3. Curled Fingers For Jacket Length

What it does:
Helps you figure out what jacket length is best for you.

How to do it:
With the suit jacket, blazer, or sport coat on, let your arms hang relaxed at the sides. Curl your fingers as if you were about to grab the handles of a wheel barrow. Your jacket tail should come to rest right in that crevice your fingers have made. If it’s all bunched up, the jacket’s too long. If it’s dangling an inch or so short, it’s too short.

4. The Fingers for Collar-Size Trick

What it does:
Prevents strangulation.

How to do it:
Botton the shirt all the way up and stick a finger or two between your neck and the collar. There’s some debate on this. Some sources claim if you can comfortably fit more than one finger in-between the collar and your neck, it’s too big. Others say two fingers but no more. The goal is to have no noticeable gaps when buttoned, all while not suffocating.

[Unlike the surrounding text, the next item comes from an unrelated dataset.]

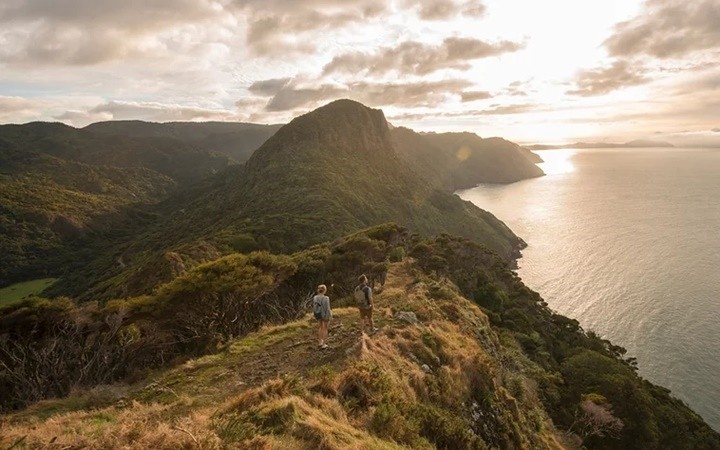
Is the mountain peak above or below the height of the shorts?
above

5. Armhole / Handshake Test

What it does:
Helps you find a jacket that won’t fight you while you’re wearing it.

How to do it:
Plenty of affordable blazers and suit jackets come with absurdly large armholes. Like, flying squirrel large. The lower the armhole dips down on the jacket, the more likely it is to shift and move, as your arms pulls at the body of the jacket. Stand in front of a mirror with the jacket on. Pretend like you’re about to shake someone’s  hand. If the jacket raises up and bucks like a marionette with its strings being pulled, then you might want to find a brand with higher arm holes.